I marked out 100 ft with my transit in the middle. I leveled the base as best I could as covered in steps 4 and 5. I took a reading at peg A of 4′ 9-1/2″ and turned the transit 180 degrees. At peg B I got a reading of 4′ 7-5/8″. Subtracting these tells me that Peg A is 1-7/8″ higher than Peg B. (Technically, my pegs were garden pavers.)
I moved the transit to Peg B and leveled the base of the transit. My eyepiece height was 4′ 2-1/2″ and I measured 5′ 1″ at Peg A. This shows an elevation difference of 10-1/2″. Clearly, this is horribly off as expected. Instead, I expected to see 4′ 4-3/8″ (4 2-1/2″+ 1-7/8″). I then adjusted the transit as covered in step 10 and 11 to read this value.
Now I need to repeat the test. I placed the transit back in the middle and leveled it. This time I got a reading of 3′ 11-1/8″ at peg A and 3′ 8-7/8″ at peg B. Doing the math shows an elevation difference of 2-1/4″ with peg A being higher. (Yes, this is different than last time. The first time the rod was on top of the paver and the second time it was on the ground next to it. My helper left and I had to pinch the rod between two stones to hold it up. In the end it doesn’t matter because values from one “Two Peg Test” don’t carry over.
I then moved my transit down to peg B and leveled it. This time I got an eyepiece height of 4′ 2-1/4″ and read a value of 4′ 4-1/4″ at peg A. Subtracting the values shows an elevation difference of 2″. Comparing the elevations readings of 2-1/4″ and 2″ shows a difference of 1/4″ at 100 ft. At this point I was happy with the results. I did a test and determined each mark on the transit’s level corresponds to 1/2″ at 100 ft. So, measuring half a mark is probably about the best I can do by eye. For the record 0.25″ elevation 100 ft forms a triangle with 0.012 degrees at one of the corners. So, a little error goes a long way. Doing this gives you an appreciation for those who did this back in the day and who continue to do it today.
I now feel I have a transit calibrated well enough to do the work I need to do in my backyard. I think I almost go in over my head on this one but managed to pull it out.

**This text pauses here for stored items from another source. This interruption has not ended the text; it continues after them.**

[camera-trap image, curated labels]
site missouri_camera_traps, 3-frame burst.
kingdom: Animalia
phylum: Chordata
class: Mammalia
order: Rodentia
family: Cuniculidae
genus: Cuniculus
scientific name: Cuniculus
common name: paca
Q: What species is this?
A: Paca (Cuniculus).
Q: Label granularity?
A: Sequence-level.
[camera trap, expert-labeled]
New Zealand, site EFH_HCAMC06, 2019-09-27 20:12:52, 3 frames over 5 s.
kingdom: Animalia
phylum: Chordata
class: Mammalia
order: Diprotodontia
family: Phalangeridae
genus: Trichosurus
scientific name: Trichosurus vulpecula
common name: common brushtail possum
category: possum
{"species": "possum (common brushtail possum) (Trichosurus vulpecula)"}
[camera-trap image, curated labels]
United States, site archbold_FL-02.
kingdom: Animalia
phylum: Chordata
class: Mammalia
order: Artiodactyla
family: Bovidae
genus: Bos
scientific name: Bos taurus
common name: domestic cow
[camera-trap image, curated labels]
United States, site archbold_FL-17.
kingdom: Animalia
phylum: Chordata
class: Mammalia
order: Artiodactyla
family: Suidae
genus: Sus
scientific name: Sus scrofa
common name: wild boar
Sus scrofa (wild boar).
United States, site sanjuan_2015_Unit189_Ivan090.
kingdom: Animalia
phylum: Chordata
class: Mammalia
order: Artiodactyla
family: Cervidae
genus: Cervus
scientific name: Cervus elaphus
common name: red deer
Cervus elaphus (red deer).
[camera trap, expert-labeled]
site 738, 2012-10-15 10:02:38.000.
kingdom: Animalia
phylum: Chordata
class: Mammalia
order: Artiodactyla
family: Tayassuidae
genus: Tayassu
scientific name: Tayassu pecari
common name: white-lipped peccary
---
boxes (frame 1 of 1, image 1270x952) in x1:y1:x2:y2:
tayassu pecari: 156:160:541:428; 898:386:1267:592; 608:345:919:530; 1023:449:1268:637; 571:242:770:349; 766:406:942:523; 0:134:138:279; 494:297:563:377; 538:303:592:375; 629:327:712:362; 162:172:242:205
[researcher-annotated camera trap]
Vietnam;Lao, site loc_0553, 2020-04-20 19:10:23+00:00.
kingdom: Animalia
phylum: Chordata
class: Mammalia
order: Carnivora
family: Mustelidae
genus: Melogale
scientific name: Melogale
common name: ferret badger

It’s not completely returned to original like I normally prefer but it beats it rotting away in a land fill somewhere.
Rambling on the “Two Peg Test”… The two peg test is pretty ingenious and simple trig shows it. When you take readings at equal distances in step 1, any error due to altitude misalignment cancels out (because both errors are the same) if the base of the transit is level. If it is, then you’re given the actual difference in elevation between the two pegs. When you head to one of the pegs and take a reading of the other peg you now can see the error in a higher or lower value than expected. Since you’re taking a reading at twice the distance the error would be twice that in step 1. If the base wasn’t level in step 1 then you have some error in your elevation calculation which messes up the test. So, level carefully!